## Exercise brief
Could you write out every record below exactly, leaving out any pictures?

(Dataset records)

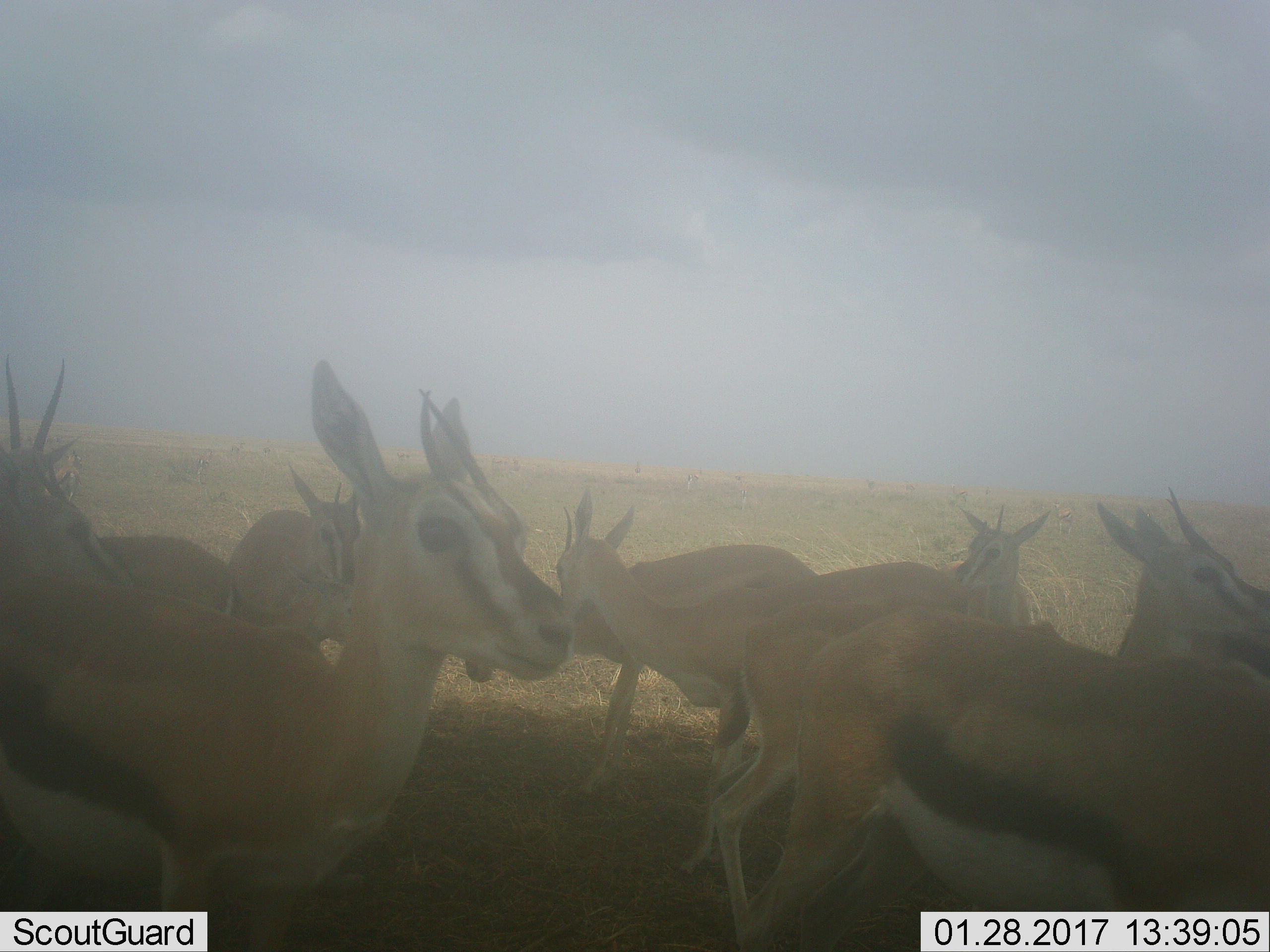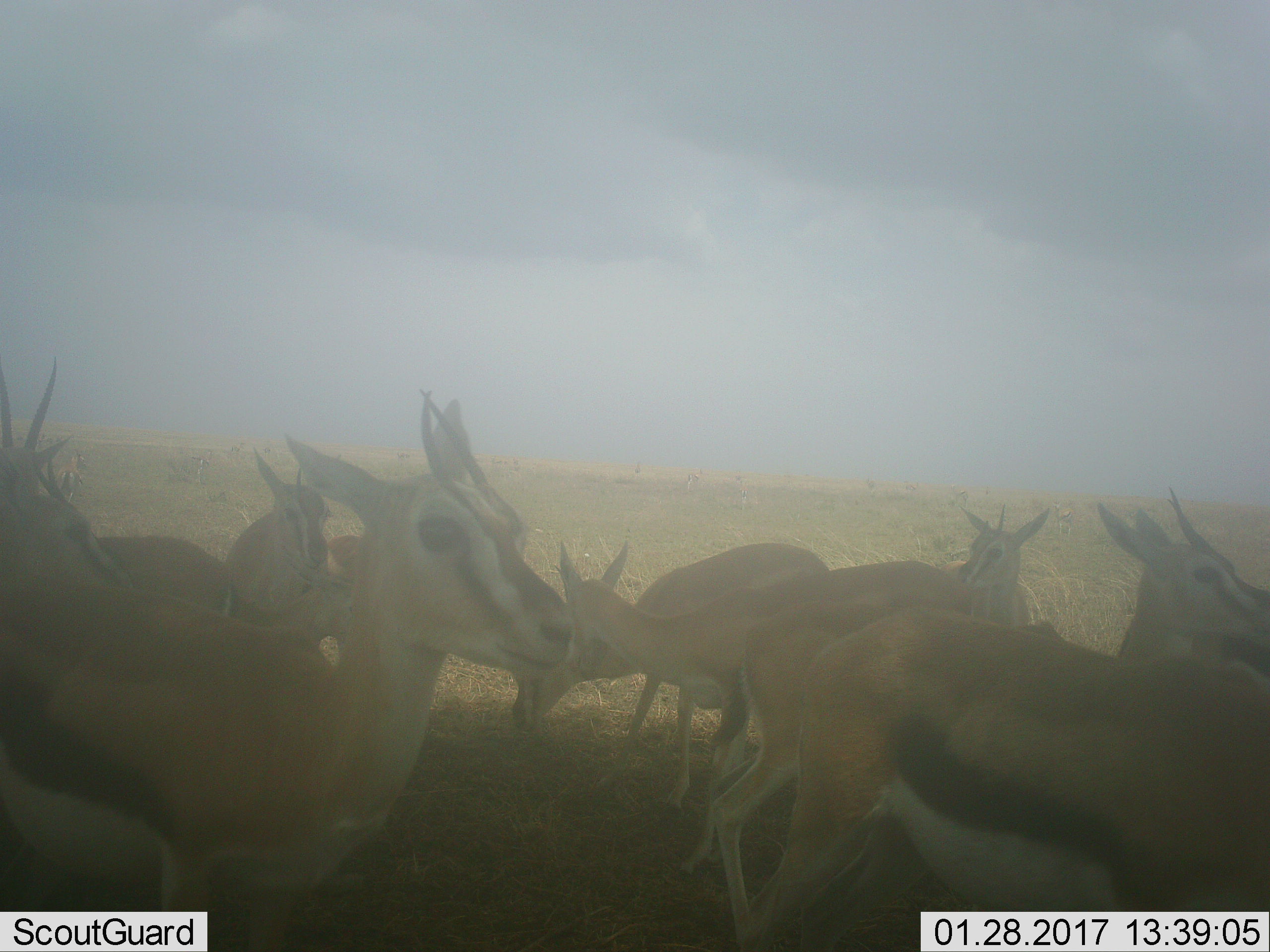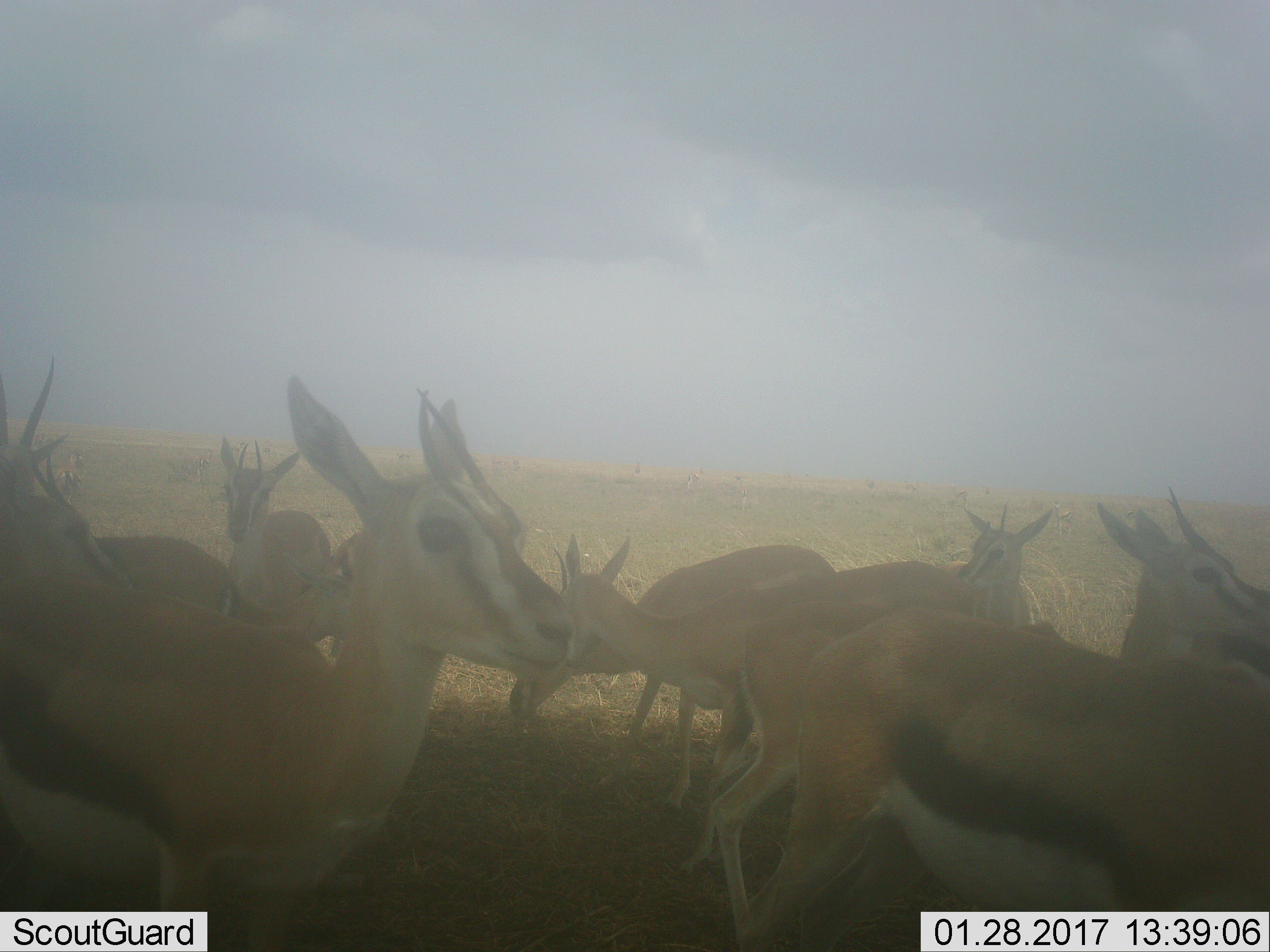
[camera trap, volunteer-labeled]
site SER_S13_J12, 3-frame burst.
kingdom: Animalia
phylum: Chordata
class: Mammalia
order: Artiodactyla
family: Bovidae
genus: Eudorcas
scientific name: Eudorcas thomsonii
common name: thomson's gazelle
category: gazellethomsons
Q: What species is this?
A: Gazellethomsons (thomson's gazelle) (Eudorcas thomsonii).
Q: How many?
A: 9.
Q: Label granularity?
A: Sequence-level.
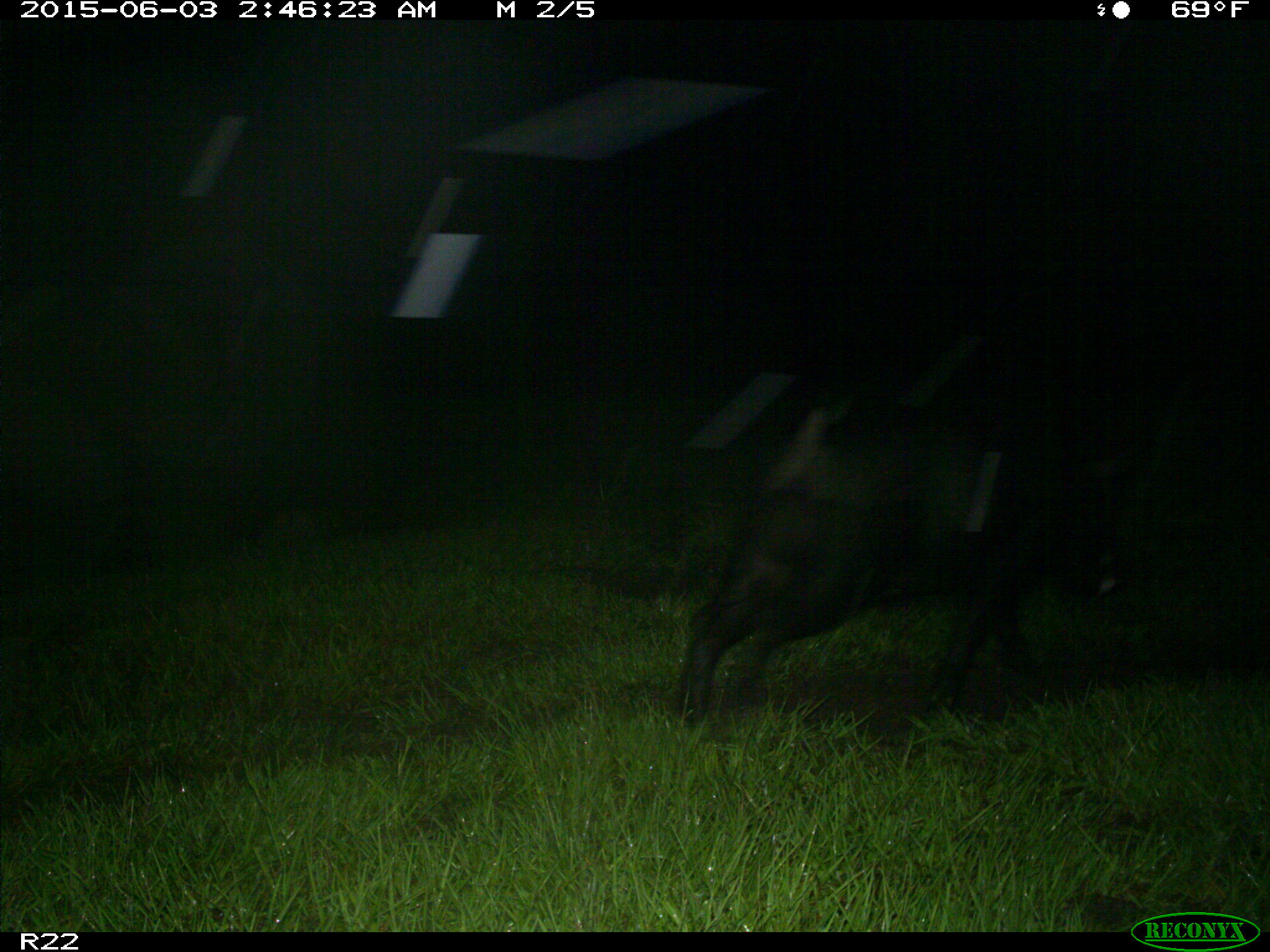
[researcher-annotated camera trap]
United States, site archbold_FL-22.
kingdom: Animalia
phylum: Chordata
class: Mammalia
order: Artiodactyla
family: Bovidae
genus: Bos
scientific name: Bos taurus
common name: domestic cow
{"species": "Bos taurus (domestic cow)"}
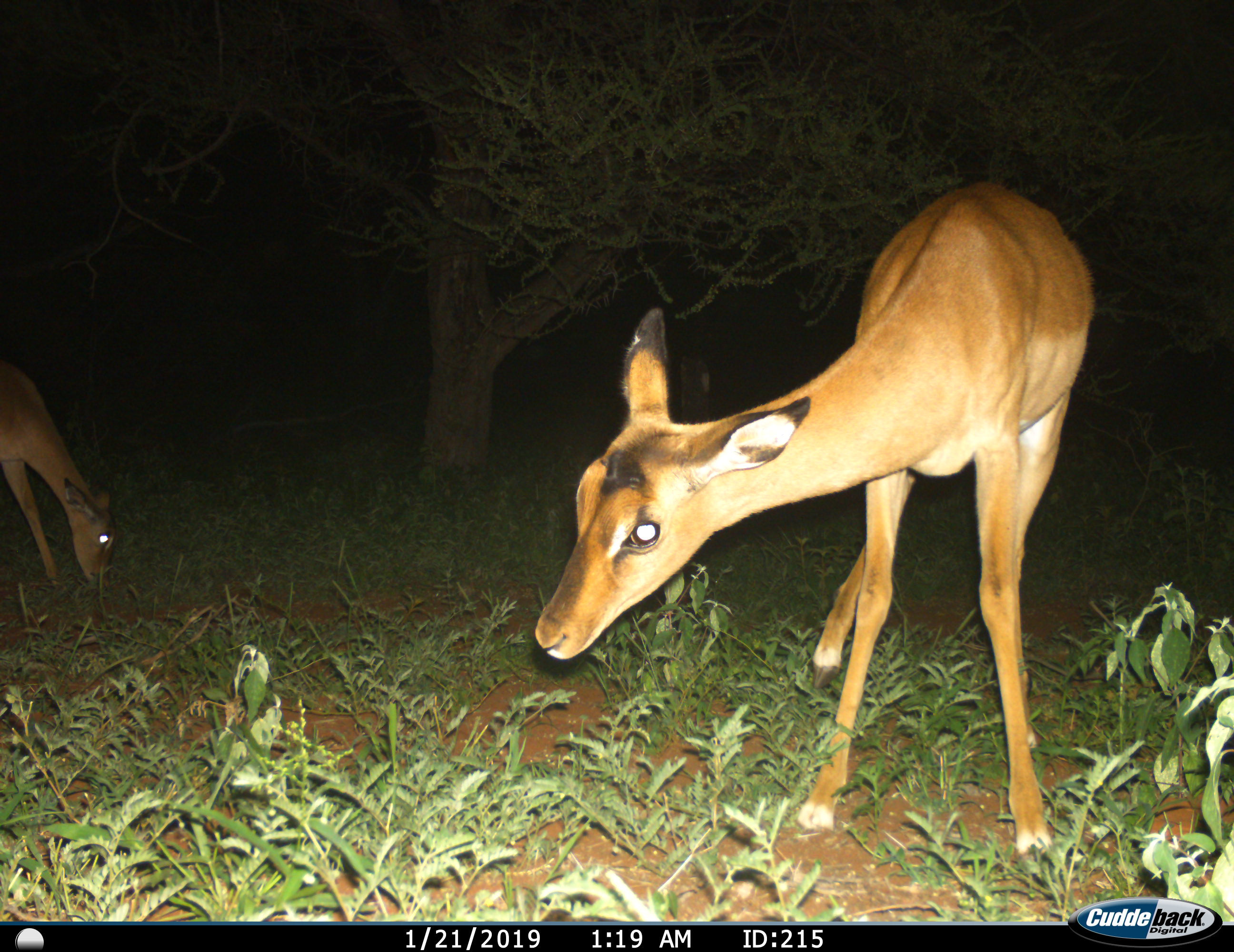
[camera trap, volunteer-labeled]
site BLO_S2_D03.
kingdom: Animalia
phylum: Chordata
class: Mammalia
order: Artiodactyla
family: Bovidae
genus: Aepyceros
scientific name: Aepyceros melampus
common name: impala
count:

## Solution to this exercise
[camera trap, volunteer-labeled]
site SER_S13_J12, 3-frame burst.
kingdom: Animalia
phylum: Chordata
class: Mammalia
order: Artiodactyla
family: Bovidae
genus: Eudorcas
scientific name: Eudorcas thomsonii
common name: thomson's gazelle
category: gazellethomsons
Q: What species is this?
A: Gazellethomsons (thomson's gazelle) (Eudorcas thomsonii).
Q: How many?
A: 9.
Q: Label granularity?
A: Sequence-level.
[researcher-annotated camera trap]
United States, site archbold_FL-22.
kingdom: Animalia
phylum: Chordata
class: Mammalia
order: Artiodactyla
family: Bovidae
genus: Bos
scientific name: Bos taurus
common name: domestic cow
{"species": "Bos taurus (domestic cow)"}
[camera trap, volunteer-labeled]
site BLO_S2_D03.
kingdom: Animalia
phylum: Chordata
class: Mammalia
order: Artiodactyla
family: Bovidae
genus: Aepyceros
scientific name: Aepyceros melampus
common name: impala
count:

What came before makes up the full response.